2005 SCION tC Review
SPECIFICATIONS MODEL: Scion tC ENGINE: 2.4-liter DOHC I4 HORSEPOWER/TORQUE: 160 hp @ 5,700 rpm/163 lb.-ft. @ 4,000 rpm TRANSMISSION: 5-speed manual WHEELBASE: 106.3 in. LENGTH x WIDTH x HEIGHT: 174.0 x 69.1 x 55.7 in. CARGO: 12.8 cu. ft. ECONOMY: 22 mpg city/29 mpg highway PRICE: $19,335 (includes $515 delivery, processing and handling fee)
The last time I drove a tC it was much squarer, had right-hand drive and a leaky top. This tC, from Scion, is much more civilized, doesn't have a leaky top, and has a lot more performance. And, as much as I like MGs, this one looks better, too. In my eye, this is the best-looking Scion so far.

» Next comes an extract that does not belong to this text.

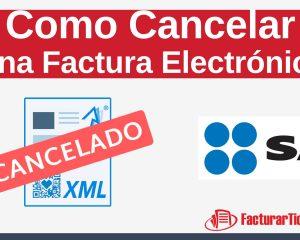 como cancelar facturas electronicas SAT 2017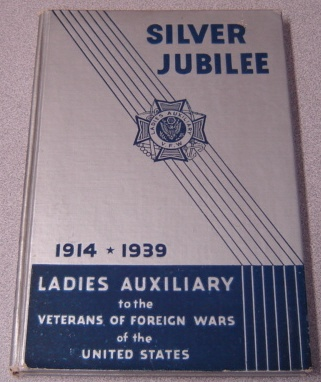 Image for Record Of The First Twenty-five Years, Silver Jubilee, Ladies Auxiliary To The Veterans Of Foreign Wars Of The United States, 1914-1939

Scion's third entry into the youth market didn't follow the "x" naming routine of the first two cars. Why? Volvo has an XC Cross Country station wagon and Scion (or Toyota) couldn't impinge on the naming rights. So Scion went with tC. I have been informed that Scion will go through the alphabet until it gets to Z, at which point they aren't sure yet what the one after that will be named.

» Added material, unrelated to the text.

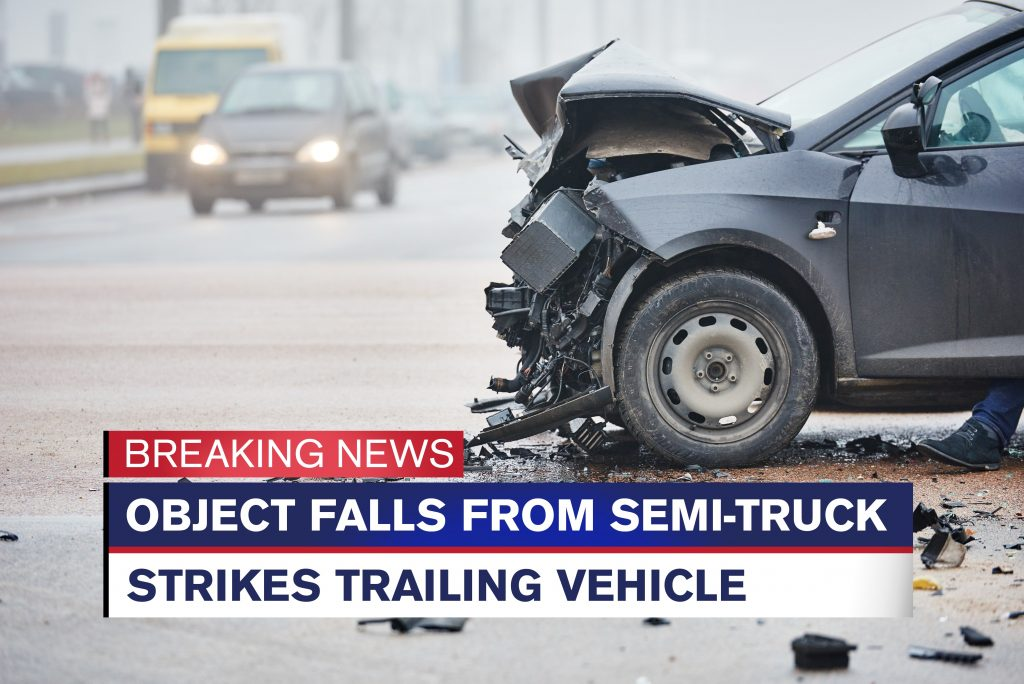 Objects Falling from Semi-Trucks, Who's Liable?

Your "normal" tC carries a base price of $15,950. Our tester carried a base of $16,000 because it was "Release Series 1.0, number 967 of 2,500" (there was a plaque in the back of the transmission hump cubby that said so). This $1,775 option included "Absolutely Red" exterior paint, color-tuned fabric, upper and lower grille enhancement, 18-inch 7-spoke alloy wheels, billet oil cap, battery tie down, special door sills, and floor mats. The bottom line ends up being $19,335, which in my mind is outside the price range of the youth market at which they're aiming. This is sad, because the tC is a great looking car with a ton of performance for its size. On the other hand, kids drive BMWs to the high school down the block from my house, so maybe I'm not with the times.

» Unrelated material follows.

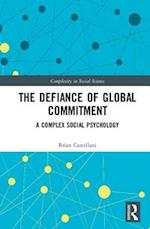 The Defiance of Global Commitment (Complexity in Social Science)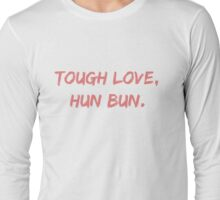 tough love, hun bun Long Sleeve T-Shirt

The 18-inch wheels definitely will appeal to younger buyers. However, with the low-profile tires mounted on them, the ride is harsh. Again, this might be my aging ride preferences.
The Scion line would be ideal for the implementation of hybrid technology, yet Toyota has chosen not to use it on these platforms. Instead, the tC is powered by a 2.4-liter double overhead cam I-4 that's rated at a strong 160 horsepower. With the standard 5-speed manual transmission, this is enough for some spirited performance. I felt the tC might even have benefitted from a smaller engine, in the 1.5- to 1.7-liter category.
The 5-speed manual transmission was vague, however. I was never confident which gear I was in until I eased the clutch pedal out and listened for the engine rpms. Downshifting was always a challenge. Was I in fourth or second, third or (gasp!) first. Fortunately, the reverse detent was strong.
Handling was very good on my favorite hill test road. It also was decent on the highway, as long as there weren't too many tar strips to add bumpiness through the tires.
I liked the instrument panel, with the tachometer off to the side. The audio controls are hidden by a fold-up panel. Audio consisted of an AM/FM 6Cd changer. The HVAC was good, but with the small interior volume of the car I found myself constantly changing it to find an ideal temperature.
The seats were comfortable front and rear. The front seats fold and slide forward for rear seat access. There was surprisingly good rear leg room. My daughter also confirmed that the ride back there was decent. There are two cupholders in the two-level front console and two more in the rear.
I would probably keep the rear seats folded flat for the extra cargo space. My golf clubs, for example, didn't fit in the trunk without folding the seats.
Under the hood, everything is exposed for easy service and maintenance.
Scion now has three vehicles aimed squarely at the youth market. The tC is the best-looking. Granted, our tester was special and carried a higher price tag than one would like, but other than that, it was a neat car that was a fun ride.